Исходный текст:
-*-*-
Думается, как творческая личность Иоселиани сформировался довольно рано, и уже во ВГИКе в его студенческих работах мы узнаем индивидуальный почерк и творческую манеру режиссера. Она почти не меняется с годами, разве что делается тоньше и изощреннее. Вот его студенческая работа по рассказу Александра Грина «Акварель» (1957), где герой-пьяница крадет деньги у жены, чтобы их пропить. Жена (актриса С. Чиаурели) гонится за мужем, выпрыгнувшим в окошко, по улицам маленького городишка, потому что без денег ей нечем будет кормить детей. Оба они забегают в музей.
Так Иоселиани сталкивает разные миры, как правило не встречающиеся в обычной жизни или очень редко встречающиеся. У этих миров разный ритм. Отсюда комичность их сопоставления для зрителя: жалкая лачуга пьяницы, где грохочет ругань и раздается плач детей, и тихие гулкие залы музея, по которым чинно прохаживается «чистая» публика с торжественными и значительными лицами. Камера Иоселиани глядит на музейных посетителей как бы глазами экспонатов.
Пьяница муж и страдалица жена внезапно застывают в столбняке перед акварелью, на которой изображен их собственный дом. Мимо них проносятся экскурсии. Экскурсоводы неизменно говорят одно и то же: будто перед зрителями предстает художественный шедевр — уютный дом, написанный теплыми красками, где непременно живут радостные и счастливые люди. В роли одного из экскурсоводов — сам Иоселиани. Он твердит те же пошлости, заученные и затверженные гидами всех мастей.
В этой изящной десятиминутной короткометражке выразился весь будущий Иоселиани: его остроумие, ироническое отношение к жизненным шаблонам и словесным штампам, его любовь к игре со зрителем и вместе с тем авторская отчужденность. В финале этой короткометражки проступил также и художественный метод Иоселиани, тесно спаянный с его скептическим мировоззрением, суть которого подчас ускользает от понимания зрителей.
-*-*-
Выдержка из данных:
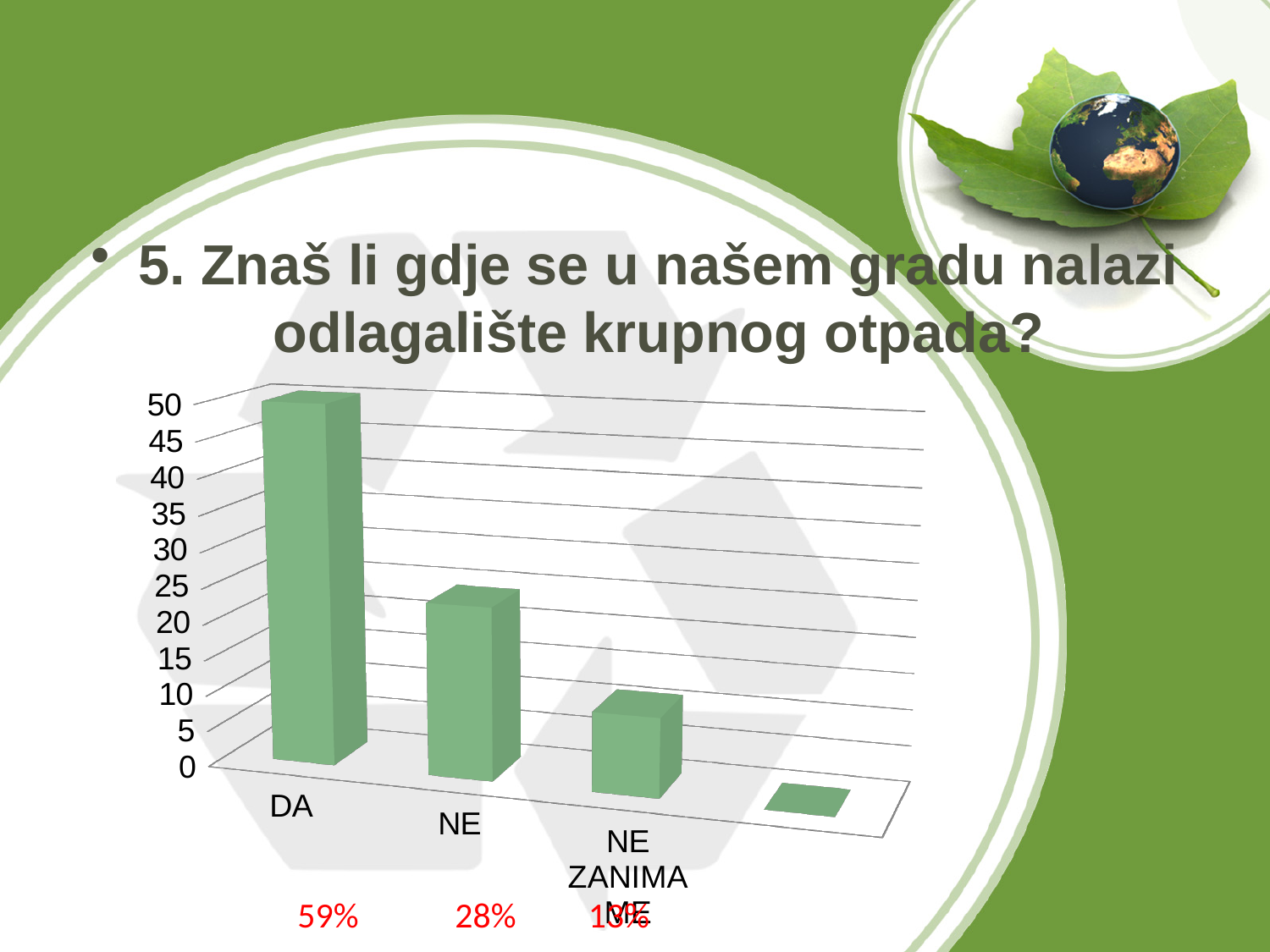
Is the value for NE greater or less than 30? less What percentage is printed in red below the DA bar? 59% Which bar is taller, DA or NE? DA Which bar is taller, NE or NE ZANIMA ME? NE What kind of chart is shown on the slide? bar chart Which category has the highest bar? DA Is the value for NE greater or less than 15? greater Which of the labeled categories has the lowest bar? NE ZANIMA ME Is the value for NE ZANIMA ME greater or less than 15? less Do the bar heights rise or fall from left to right across the categories? fall What is the highest value shown on the vertical axis? 50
-*-*-
Условия заданий:
1/ По чьему рассказу Иоселиани снял студенческую работу «Акварель», если верить тексту об Иоселиани?
2/ Объясните по тексту об Иоселиани, откуда берется комичность в сопоставлении миров в «Акварели». Уложитесь в одно–три предложения.
3/ Перепишите из текста об Иоселиани отрывок, начиная с «Думается, как творческая» и заканчивая «забегают в музей.».

Ответы ниже:
1/ По рассказу Александра Грина.

2/ Иоселиани сталкивает миры, которые в обычной жизни почти не встречаются, и у этих миров разный ритм. Поэтому зрителю смешно видеть рядом жалкую лачугу пьяницы с руганью и плачем детей и тихие гулкие залы музея с чинной публикой.

3/
Думается, как творческая личность Иоселиани сформировался довольно рано, и уже во ВГИКе в его студенческих работах мы узнаем индивидуальный почерк и творческую манеру режиссера. Она почти не меняется с годами, разве что делается тоньше и изощреннее. Вот его студенческая работа по рассказу Александра Грина «Акварель» (1957), где герой-пьяница крадет деньги у жены, чтобы их пропить. Жена (актриса С. Чиаурели) гонится за мужем, выпрыгнувшим в окошко, по улицам маленького городишка, потому что без денег ей нечем будет кормить детей. Оба они забегают в музей.